▸ **Task details**: The records below are to be reproduced exactly, and no picture should appear in the copy.

:: Extracted information ::

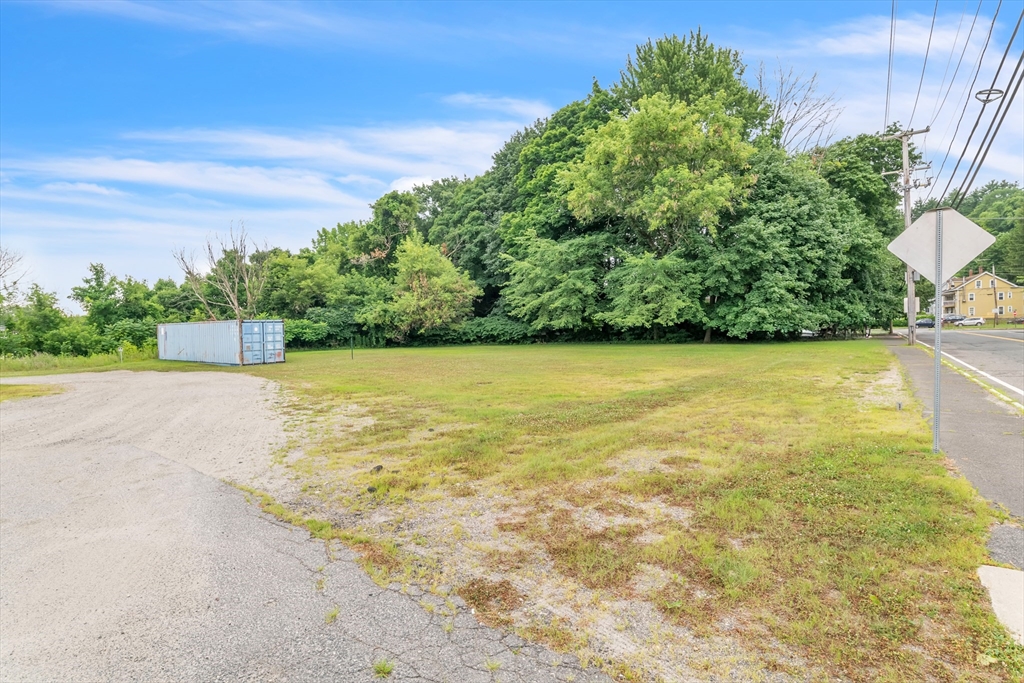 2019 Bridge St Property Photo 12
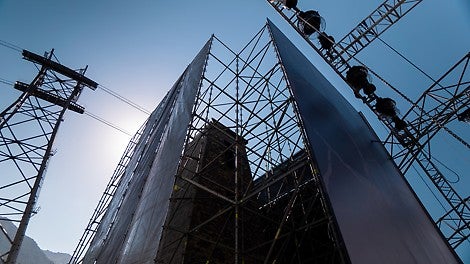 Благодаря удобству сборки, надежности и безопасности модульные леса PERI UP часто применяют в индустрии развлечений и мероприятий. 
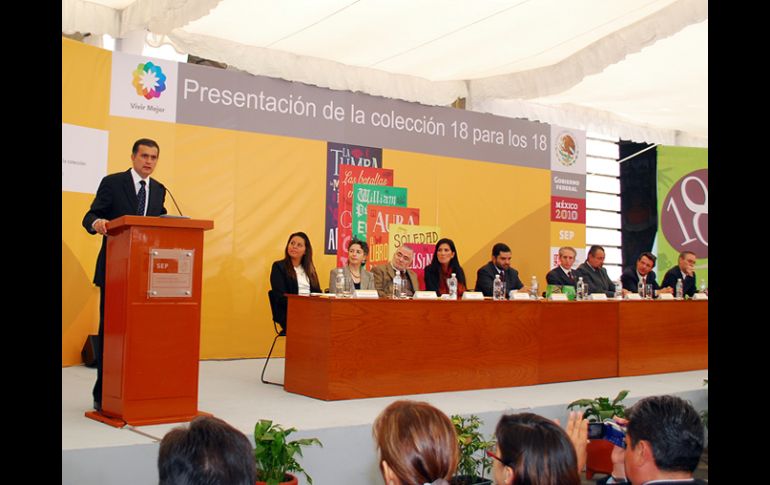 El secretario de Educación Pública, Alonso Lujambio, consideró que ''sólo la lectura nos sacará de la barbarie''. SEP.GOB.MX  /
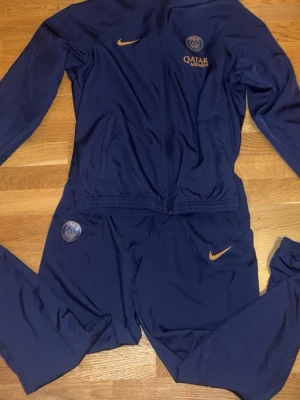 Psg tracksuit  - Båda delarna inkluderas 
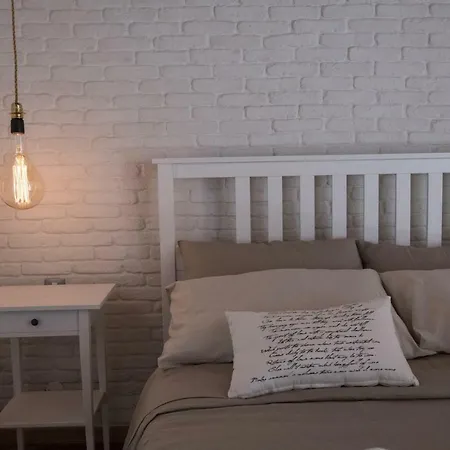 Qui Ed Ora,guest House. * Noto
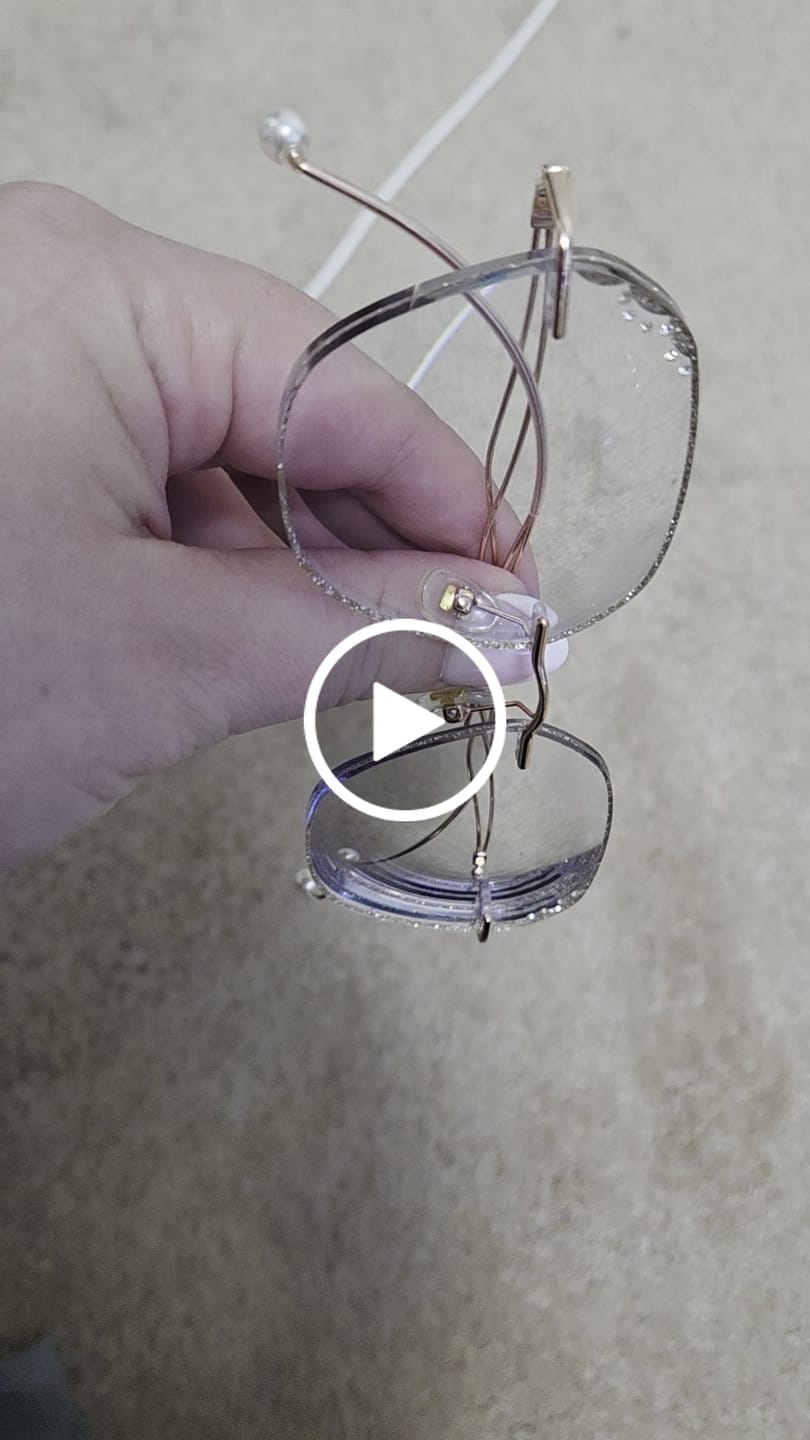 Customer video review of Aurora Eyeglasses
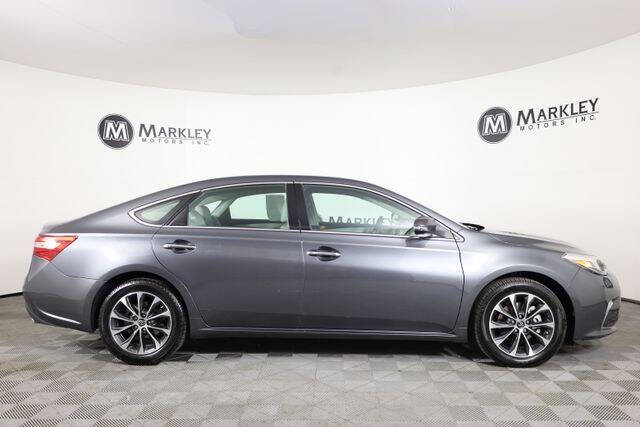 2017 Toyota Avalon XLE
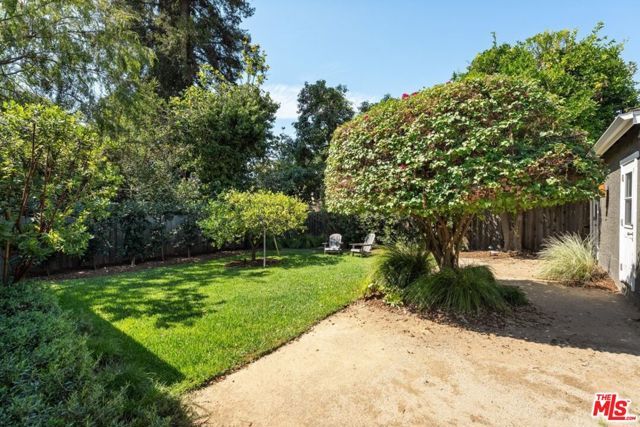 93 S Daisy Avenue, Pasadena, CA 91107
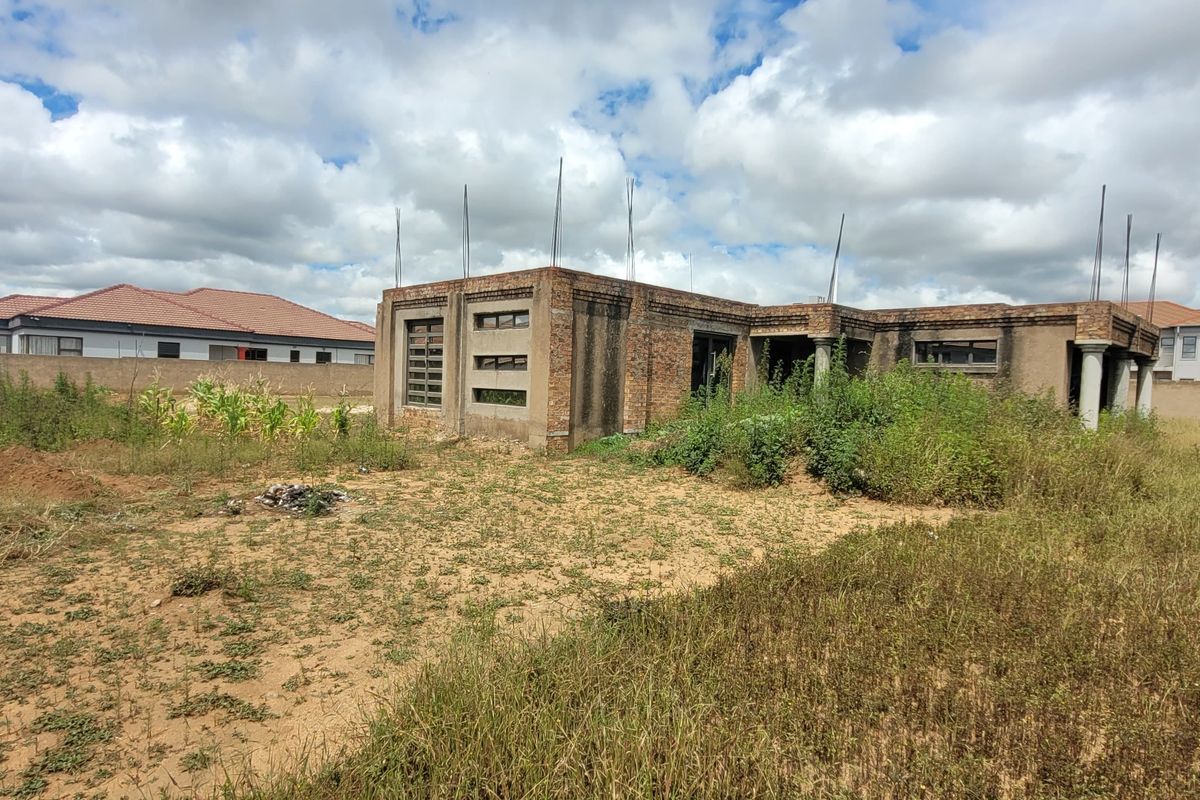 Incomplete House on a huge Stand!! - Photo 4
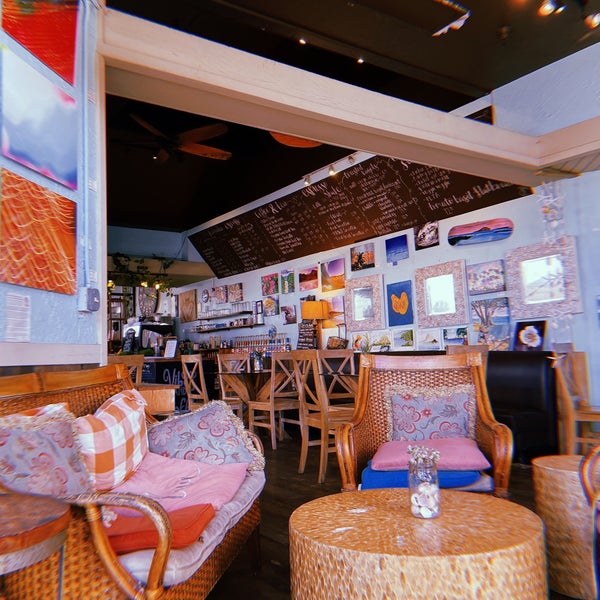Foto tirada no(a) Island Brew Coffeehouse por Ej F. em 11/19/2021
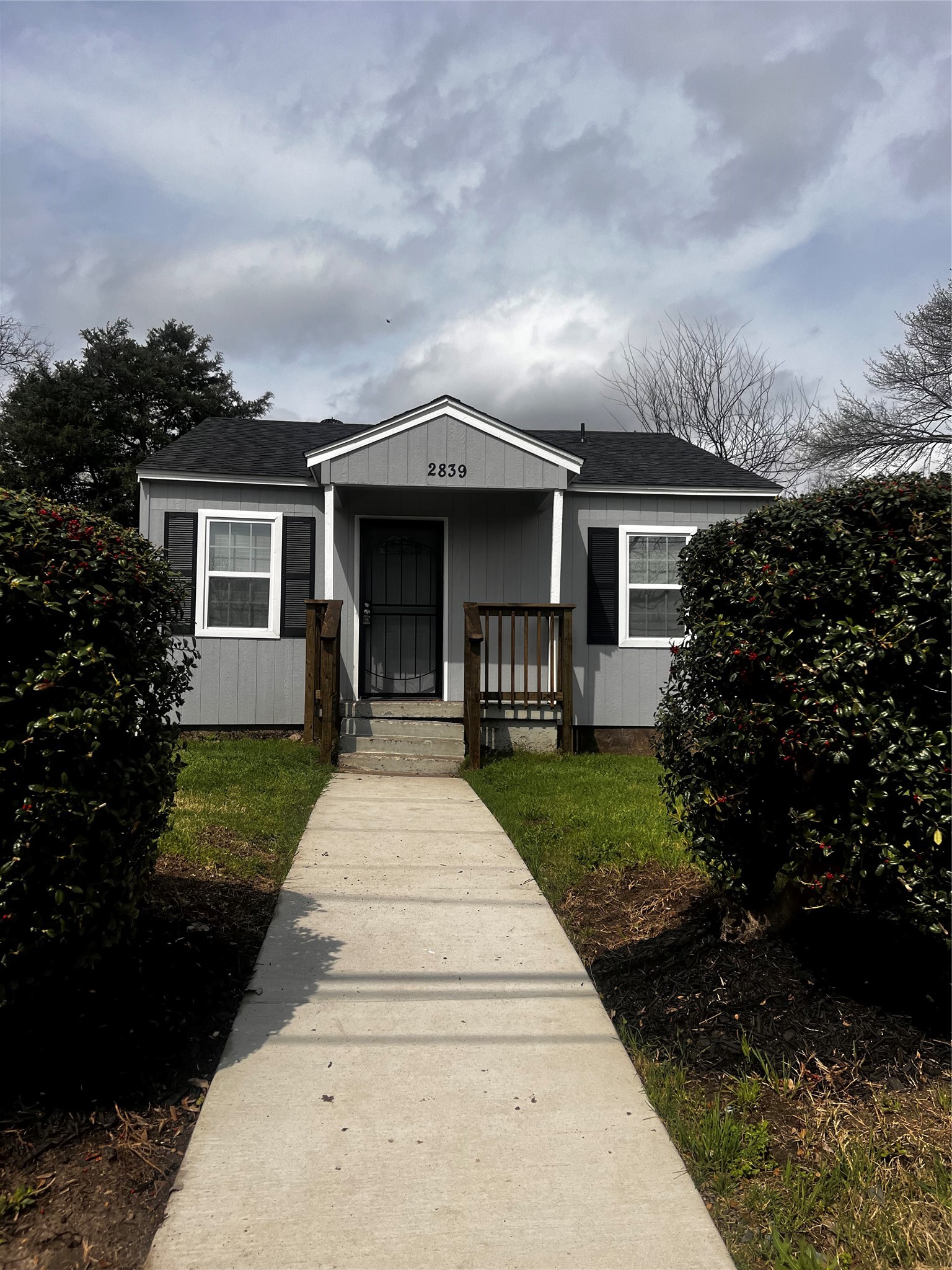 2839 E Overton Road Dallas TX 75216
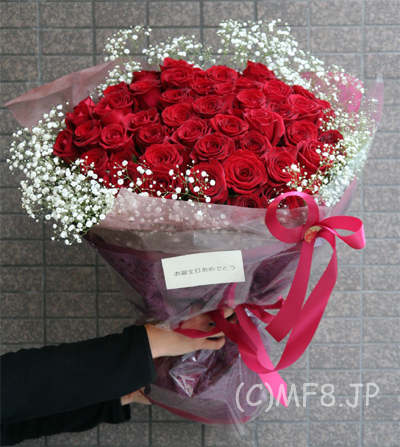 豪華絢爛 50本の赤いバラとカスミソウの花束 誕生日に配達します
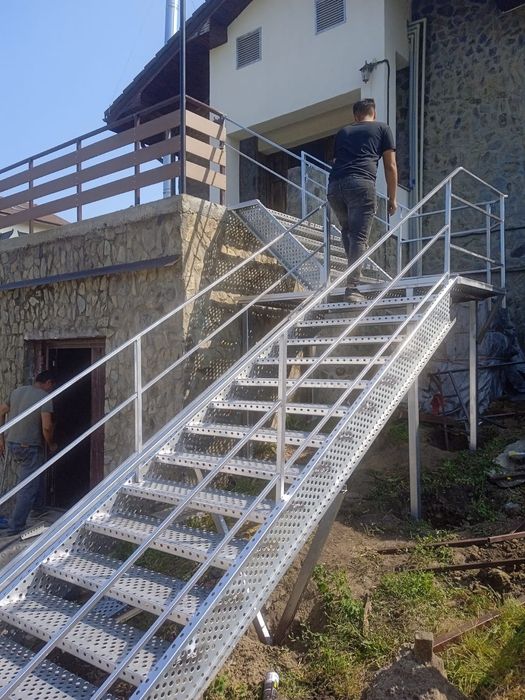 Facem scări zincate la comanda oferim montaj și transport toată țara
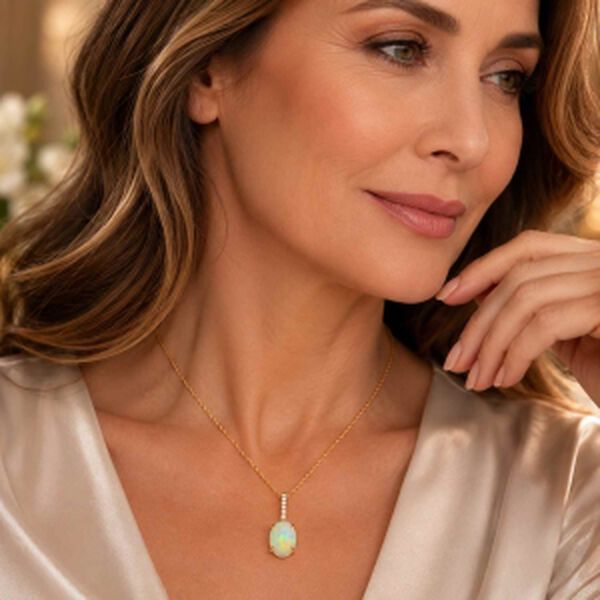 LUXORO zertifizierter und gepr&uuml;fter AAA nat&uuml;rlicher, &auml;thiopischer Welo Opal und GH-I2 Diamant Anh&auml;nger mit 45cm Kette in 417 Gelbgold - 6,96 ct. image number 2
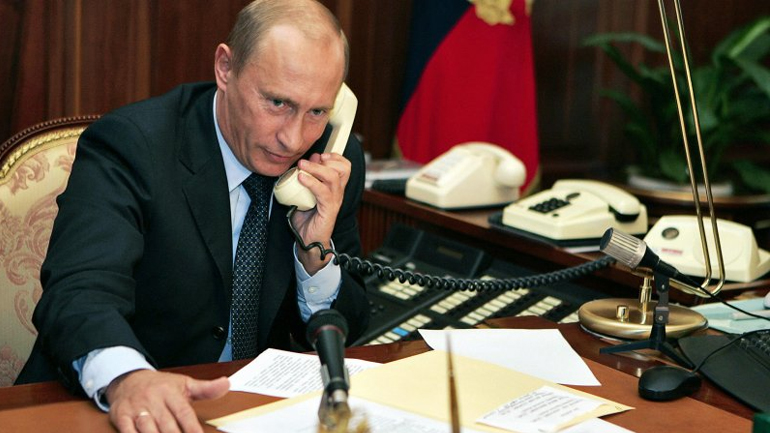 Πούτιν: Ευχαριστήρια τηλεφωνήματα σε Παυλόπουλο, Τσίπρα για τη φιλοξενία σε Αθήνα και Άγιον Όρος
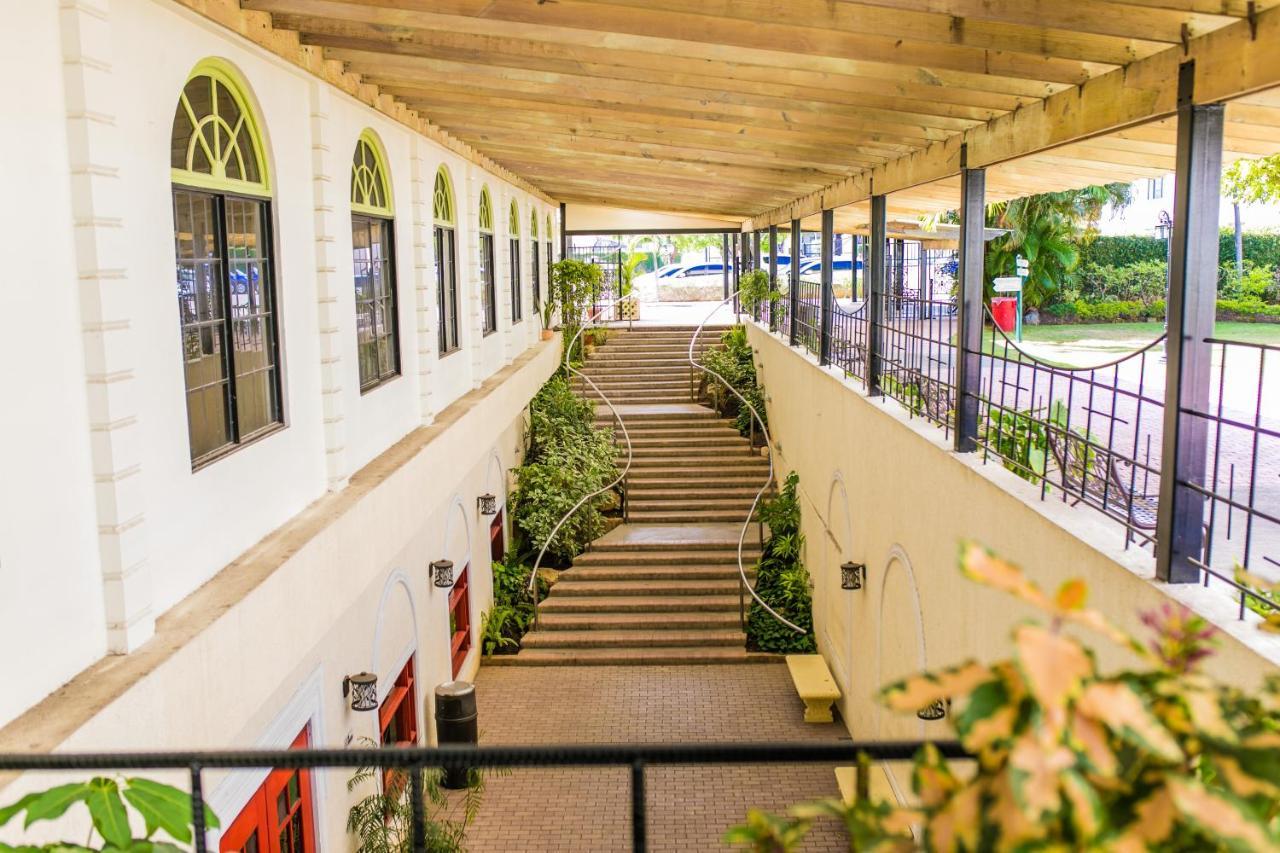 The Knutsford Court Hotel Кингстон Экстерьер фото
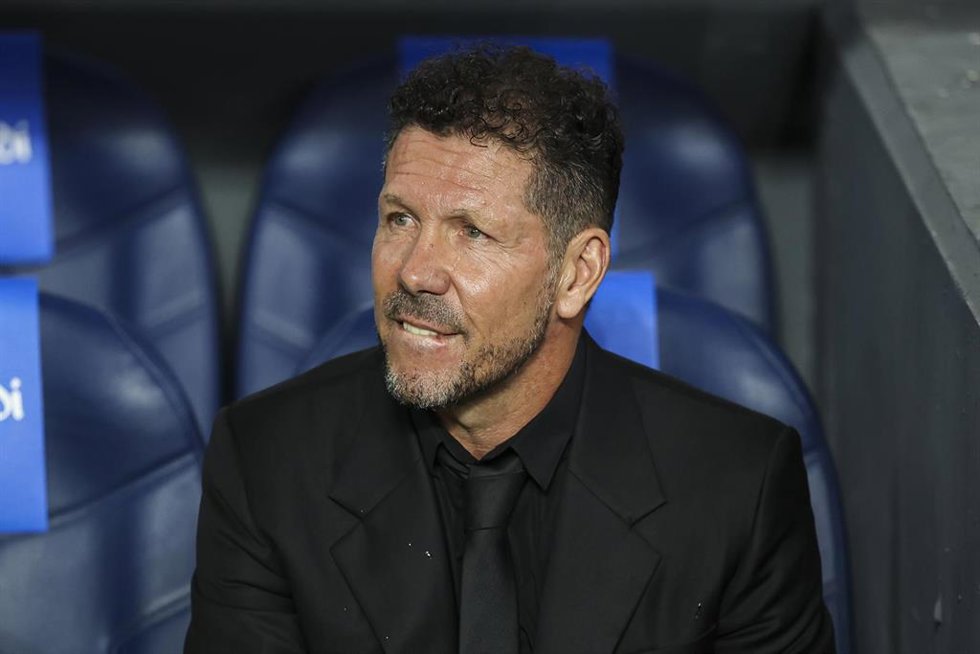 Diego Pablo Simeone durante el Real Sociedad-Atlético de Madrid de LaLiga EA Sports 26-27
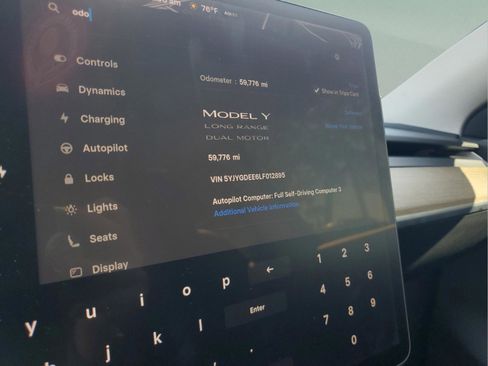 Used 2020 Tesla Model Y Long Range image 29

:::

▸ **Completed task**:
 2019 Bridge St Property Photo 12
 Благодаря удобству сборки, надежности и безопасности модульные леса PERI UP часто применяют в индустрии развлечений и мероприятий. 
 El secretario de Educación Pública, Alonso Lujambio, consideró que ''sólo la lectura nos sacará de la barbarie''. SEP.GOB.MX  /
 Psg tracksuit  - Båda delarna inkluderas 
 Qui Ed Ora,guest House. * Noto
 Customer video review of Aurora Eyeglasses
 2017 Toyota Avalon XLE
 93 S Daisy Avenue, Pasadena, CA 91107
 Incomplete House on a huge Stand!! - Photo 4
Foto tirada no(a) Island Brew Coffeehouse por Ej F. em 11/19/2021
 2839 E Overton Road Dallas TX 75216
 豪華絢爛 50本の赤いバラとカスミソウの花束 誕生日に配達します
 Facem scări zincate la comanda oferim montaj și transport toată țara
 LUXORO zertifizierter und gepr&uuml;fter AAA nat&uuml;rlicher, &auml;thiopischer Welo Opal und GH-I2 Diamant Anh&auml;nger mit 45cm Kette in 417 Gelbgold - 6,96 ct. image number 2
 Πούτιν: Ευχαριστήρια τηλεφωνήματα σε Παυλόπουλο, Τσίπρα για τη φιλοξενία σε Αθήνα και Άγιον Όρος
 The Knutsford Court Hotel Кингстон Экстерьер фото
 Diego Pablo Simeone durante el Real Sociedad-Atlético de Madrid de LaLiga EA Sports 26-27
 Used 2020 Tesla Model Y Long Range image 29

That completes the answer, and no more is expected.